Another judge of the court went on to comment as follows:
The fundamental problem is the supremacy of Parliament. The plain fact is that in the absence of a Bill of Rights such as that in the First Amendment to the United States Constitution and with the qualifications I have mentioned, the citizens of this state do not have rights which may not be overridden by Act of South Australian Parliament. The South Australian Parliament is Supreme. Thankfully ours is still a democratic community and that supremacy accordingly may be and often is curbed politically.

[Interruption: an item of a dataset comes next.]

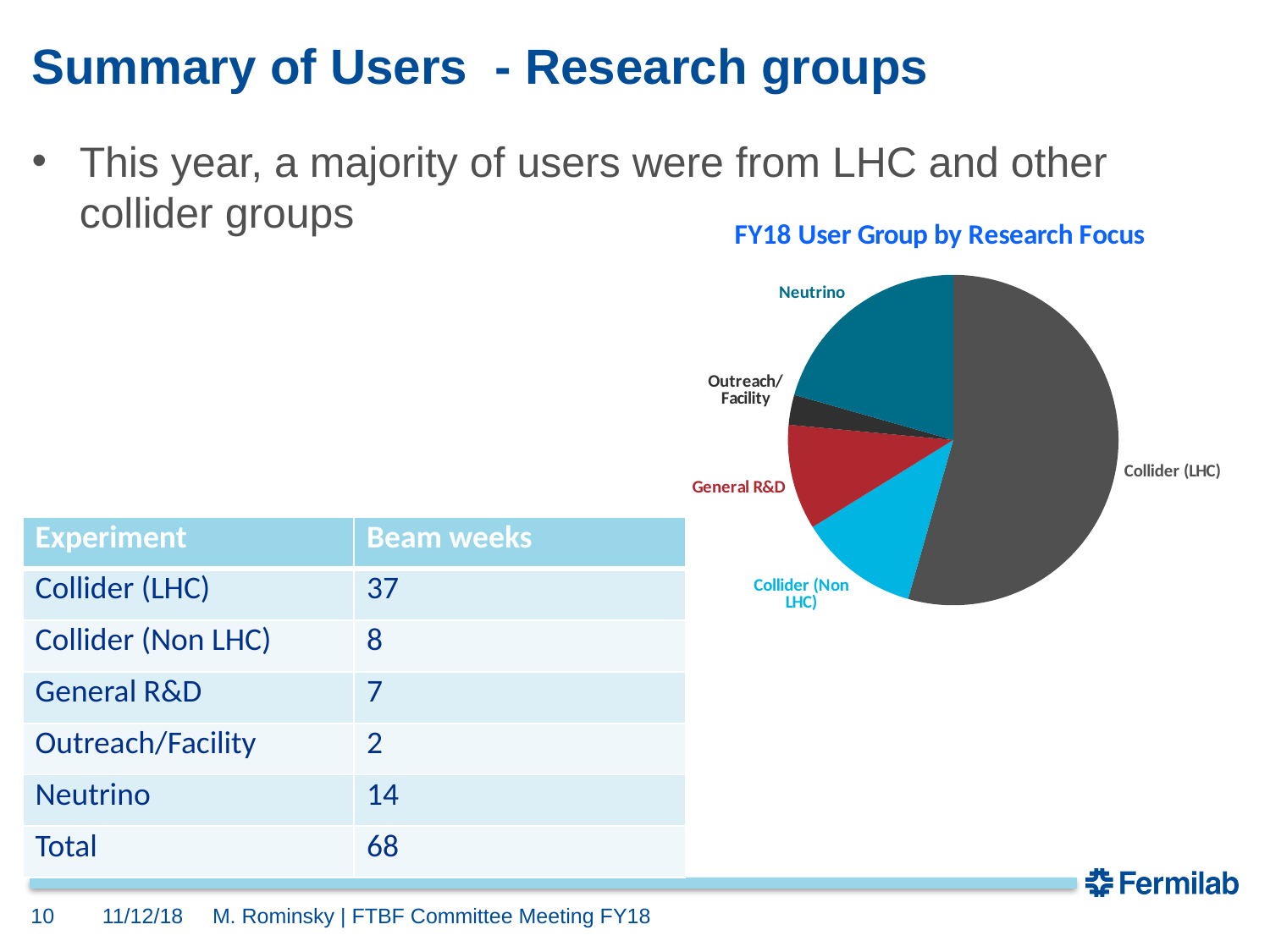
According to the table beside the pie chart, what is the total number of beam weeks? 68 How many slices does the pie chart have? 5 Which slice is larger in the pie chart, Neutrino or General R&D? Neutrino Which research group has the smallest slice of the pie chart? Outreach/Facility Which slice of the pie chart is coloured red? General R&D Which research group has the largest slice of the pie chart? Collider (LHC) According to the table beside the pie chart, how many beam weeks does Collider (LHC) have? 37 What type of chart is shown on the slide? pie chart According to the table beside the pie chart, how many beam weeks does Neutrino have? 14 Using the table beside the pie chart, what is the difference in beam weeks between Collider (LHC) and Neutrino? 23 What is the title of the pie chart? FY18 User Group by Research Focus Which slice is larger in the pie chart, Collider (Non LHC) or Outreach/Facility? Collider (Non LHC)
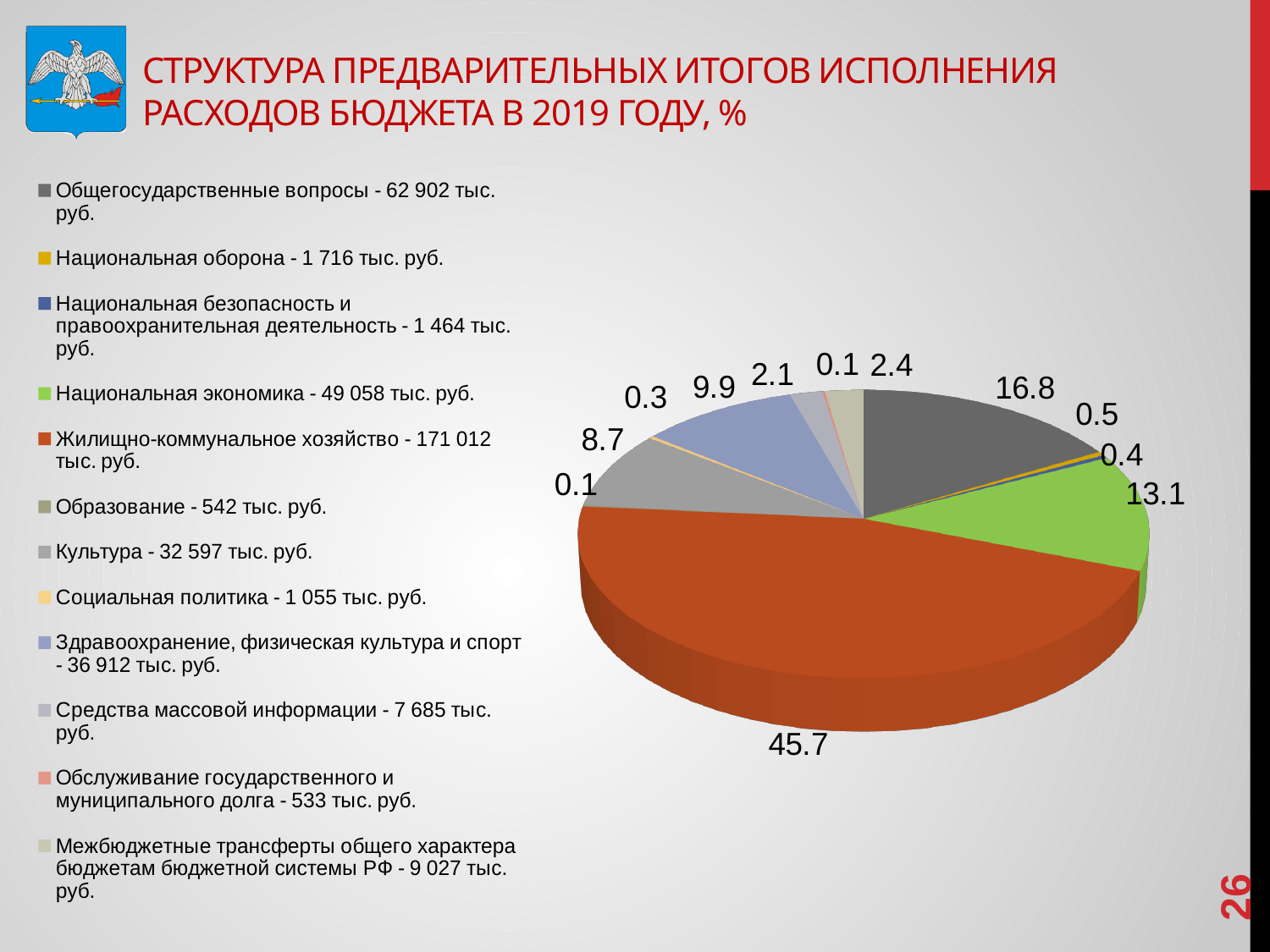
What is the value shown for Межбюджетные трансферты общего характера бюджетам бюджетной системы РФ? 2.4 How many categories does the legend of the pie chart list? 12 Which is larger, the value for Национальная экономика or the value for Здравоохранение, физическая культура и спорт? Национальная экономика What is the difference between the values for Жилищно-коммунальное хозяйство and Общегосударственные вопросы? 28.9 What is the value shown for Культура? 8.7 What amount in thousand rubles does the legend give for Культура? 32 597 тыс. руб. Which category has the largest slice of the pie? Жилищно-коммунальное хозяйство What kind of chart is shown on the slide? pie chart What is the value shown for Жилищно-коммунальное хозяйство? 45.7 What is the value shown for Общегосударственные вопросы? 16.8 What is the value shown for Здравоохранение, физическая культура и спорт? 9.9 What is the value shown for Национальная экономика? 13.1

It seems to me that the only remedy which the appellant may have is a political one (Millhouse, J).
The name in that case is Grace Bible Church -v- Reedman (1984) 36 SASR 376.
Even though these judges were speaking in South Australian courts, the principles they are enunciating apply also to other jurisdictions in Australia. It is therefore within the legal power of any state parliament to make any law it chooses regulating or banning firearms. The real question, of course, is whether it is politically expedient to do so (remember Mr. Unsworth?). there is no second amendment in this country to use as a shield as exists in the United States of America; Magna Carta and The Bill of Rights can be and have been displaced time and again by legislation.
The only way to prevent fruitless incursions into your sport is to become political. By that I do not mean adopting the cause of one political party. The reality is that if enough people make enough noise, and protest enough about useless restrictions on law abiding citizens, governments will be forced to take notice of them.
The SSAA is a large organisation, but it is not all powerful. You the members must help it - principally by signing up your friends, relatives, spouses and acquaintances as members, to take the struggle up to governments. Don't think that the law will help you - it is not that it will not, but that it cannot. The only answer is to help yourself.